Personally, I’m a product of the struggle and of politics. Everything I say today is what I’ve lived. Personally, politics has shaped me. Life is politics. You can’t separate these two things. Cinema is important as the images are freer, and you can interpret them as you want to interpret them.

Michael Galant

Why now? Looking at Guinea-Bissau, at West Africa, and indeed at the entire world, what do we have to learn from this film today?

Flora Gomes

I think this film has a simple aim, which is to pay tribute to the people, starting with Cabral and the people with whom Cabral created an unforgettable story in Africa. It’s very important that we hold on to this story today — that we talk about it — because there’s so much misinformation circulating through our media, through social networks.

I think that generations of Africans, young people, need to understand that this country didn’t have the luck to achieve independence like the Senegalese did, without a [violent] struggle. We had a struggle that lasted eleven years, in which we lost friends, families, colleagues, acquaintances. And we can’t let that memory disappear. Cabral will soon be a hundred years old, in September. We wanted to record something that would remain in the memory of the youth of Africa — and (why not) the youth of the world.
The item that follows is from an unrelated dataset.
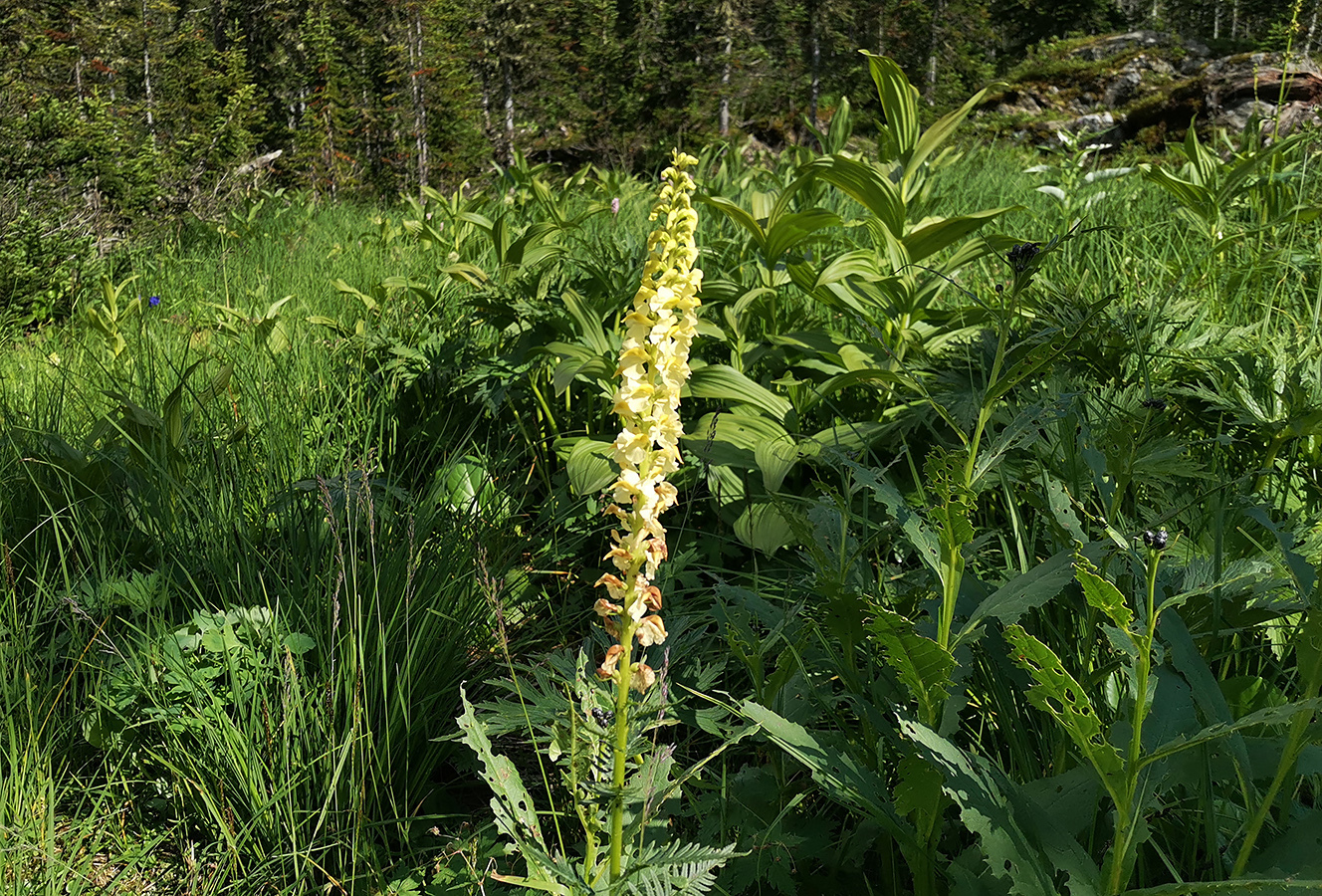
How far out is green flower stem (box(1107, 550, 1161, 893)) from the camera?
78cm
As far as lessons to be learned, I think there’s one thing that’s obvious, which is that Cabral imagined a new role for women in the struggle. That’s something nobody was talking about. We talk about the role of women today, but where does this story come from?

The possibility of reserving women a particular place in a government or in an organization — Cabral had this idea. Parity. Cabral had done this in the 1960s. There was an organization of parties — he said: “There must, obligatorily, be a minimum number of women on each committee.”

Another thing that Cabral taught, in my opinion, is to not be afraid. Because the people lived with a lot of fears — of marabouts, spirits, things like that. Cabral always believed that man should be free in his thinking.

He wasn’t afraid that someone might shoot him — of the Kalashnikov, of the army. He taught you to think with your own head and walk with your own feet. That’s Cabral’s idea. You shouldn’t wait for people to tell you what you are going to do. That’s how we came to proclaim independence as we did.

As far as the struggle against colonialism was concerned, Cabral was very clear about the word “colonialism.” He said: “We are fighting against colonialism, against Portuguese fascism. We are not fighting against the Portuguese people.” And I think it was very intelligent of him to mark this difference, to say: “We are fighting because the Portuguese people are also suffering like us.”

It was not just the Bissau-Guinean and Cape Verdean people who were going to do the fighting. He said that the struggle against fascism was the struggle of the Portuguese people. We were fighting colonialism. In this struggle, we found ourselves alongside the Portuguese people.

It was very important not to conflate the Portuguese with the colonial system. It was also important not to think that we were fighting the Portuguese because they were white. He said that we were also fighting against black Africans who wanted to replace the white colonizers.

These are things that I think are worthwhile for young people to take up and cultivate. Cabral cultivated a practice of taking every day, of respecting, of appreciating culture. He was very deep, Cabral. He was like any other human being — he liked music, he liked being with women, and all that. He was not a god. But I’m completely into his thoughts. That’s why I invite all young people to read and listen to Cabral.